[コレクションから取った記録]
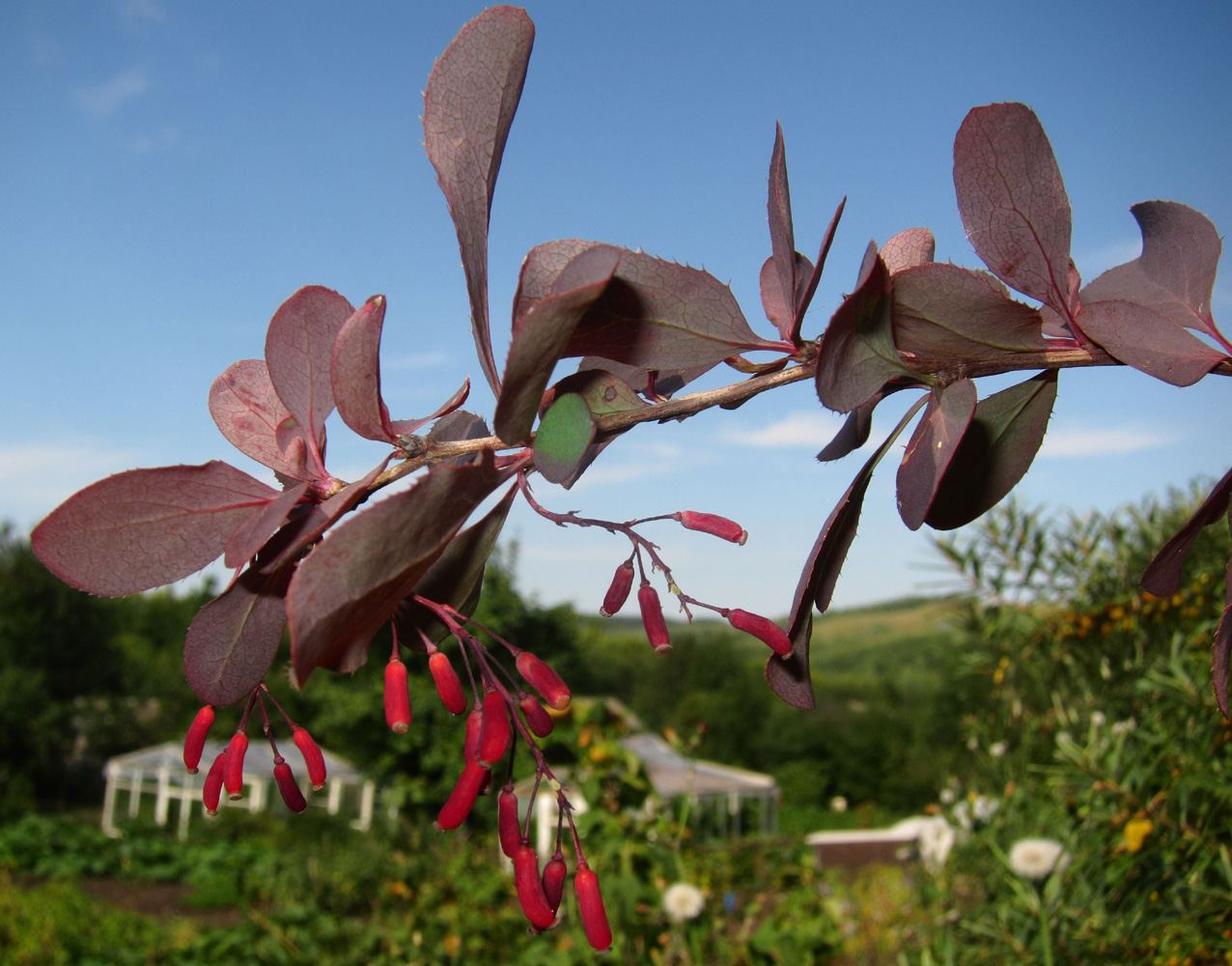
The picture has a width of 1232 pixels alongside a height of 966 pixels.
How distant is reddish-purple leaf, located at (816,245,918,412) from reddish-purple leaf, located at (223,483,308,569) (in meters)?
0.33

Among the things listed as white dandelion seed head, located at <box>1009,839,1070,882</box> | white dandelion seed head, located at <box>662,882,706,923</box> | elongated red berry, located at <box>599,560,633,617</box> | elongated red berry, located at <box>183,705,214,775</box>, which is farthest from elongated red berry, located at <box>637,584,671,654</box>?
white dandelion seed head, located at <box>662,882,706,923</box>

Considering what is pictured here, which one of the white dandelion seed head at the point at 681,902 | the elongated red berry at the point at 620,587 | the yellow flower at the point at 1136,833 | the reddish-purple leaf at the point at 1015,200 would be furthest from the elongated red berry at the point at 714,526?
the white dandelion seed head at the point at 681,902

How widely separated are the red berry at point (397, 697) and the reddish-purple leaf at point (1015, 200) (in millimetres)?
499

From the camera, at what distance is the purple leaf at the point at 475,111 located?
57cm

**記述問題**: 上の記録をすべて、「reddish-purple leaf」を「dark red leaf」に置き換えて書き直してください。それ以外は変えず、画像は答えに入れないでください。

**最終結果**:
The picture has a width of 1232 pixels alongside a height of 966 pixels.
How distant is dark red leaf, located at (816,245,918,412) from dark red leaf, located at (223,483,308,569) (in meters)?
0.33

Among the things listed as white dandelion seed head, located at <box>1009,839,1070,882</box> | white dandelion seed head, located at <box>662,882,706,923</box> | elongated red berry, located at <box>599,560,633,617</box> | elongated red berry, located at <box>183,705,214,775</box>, which is farthest from elongated red berry, located at <box>637,584,671,654</box>?
white dandelion seed head, located at <box>662,882,706,923</box>

Considering what is pictured here, which one of the white dandelion seed head at the point at 681,902 | the elongated red berry at the point at 620,587 | the yellow flower at the point at 1136,833 | the dark red leaf at the point at 1015,200 would be furthest from the elongated red berry at the point at 714,526?
the white dandelion seed head at the point at 681,902

How widely separated are the red berry at point (397, 697) and the dark red leaf at point (1015, 200) (in millimetres)?
499

From the camera, at what distance is the purple leaf at the point at 475,111 located?
57cm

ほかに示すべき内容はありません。